The PM suggested he had been insincere.
“People are over cheap culture war stunts,” Mr Albanese tweeted.
“I talked with Peter Dutton on Friday at the [Jane McGrath Foundation] event. He gives a letter to multiple media outlets as ‘exclusive’ on constitutional recognition and the Uluṟu Statement – a letter I still haven’t seen.”
It seemed like a rare moment of live-fire politics for Mr Albanese, who has trained his focus since his election last year less on Mr Dutton than his predecessor as Coalition leader, Scott Morrison.

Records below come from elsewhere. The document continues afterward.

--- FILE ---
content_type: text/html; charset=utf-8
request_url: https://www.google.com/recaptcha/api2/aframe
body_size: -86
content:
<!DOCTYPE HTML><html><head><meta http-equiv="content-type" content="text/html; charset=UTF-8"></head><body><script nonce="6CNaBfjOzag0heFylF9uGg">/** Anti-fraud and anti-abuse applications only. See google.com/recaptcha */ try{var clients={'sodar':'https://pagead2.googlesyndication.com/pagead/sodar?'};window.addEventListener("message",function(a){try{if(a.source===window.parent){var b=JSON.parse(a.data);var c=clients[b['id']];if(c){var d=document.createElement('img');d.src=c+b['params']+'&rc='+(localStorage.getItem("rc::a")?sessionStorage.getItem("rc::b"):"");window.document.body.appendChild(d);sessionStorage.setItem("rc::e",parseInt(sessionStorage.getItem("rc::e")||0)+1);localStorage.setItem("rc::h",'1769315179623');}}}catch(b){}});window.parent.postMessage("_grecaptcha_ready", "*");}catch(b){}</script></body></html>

The Prime Minister’s office has also made little secret of its desire to engage less often with such provocations as they slow down the pace of politics, which some say had grown unsustainably frantic in the Morrison years.
He had also promised to change the conduct of politics.
But Mr Dutton did not seem ready to help with this resolution at a press conference in Noosa on Sunday.
“You can’t just say to the Australian public as the Prime Minister is suggesting, that you vote on constitutional change on a Saturday and we’ll give the detail on a Monday,” he said.
It’s an exchange that puts the two on track for more back and forth in the year ahead.
Mr Albanese announced over Christmas that he would be fast-tracking the referendum for the Voice to Parliament and holding it this year.
The Voice has been central to Labor’s agenda but had not been scheduled until the end of the Parliament. It could now be as soon as September.
Mr Dutton, whose political brand since taking over the leadership has mostly been staked on trying to stir the public into scepticism on renewable energy, appeared to sense an opening on Sunday.
The government was deliberately starving voters of information about what their proposal to create an Indigenous advisory body for the Parliament would entail – and that, he claimed, was a risk to democracy itself.
“On the advice of some very clever political strategists, he’s going to rush the constitutional question,” he said.
“It wasn’t proposed for the back end of this year, it was proposed originally for 2024 and he’s made a conscious decision not to release the details. So the Prime Minister has to answer the question, frankly. I mean, why won’t he provide the detail?”
That echoed sentiment raised earlier this week from former Coalition PM Tony Abbott, who said future parliaments would have to work with even a faulty future advisory body because the opportunity to change Australia’s democratic architecture comes up so rarely.
Nationals MP Andrew Gee split from his party last year after leader David Littleproud announced the party would officially be opposed to the measure.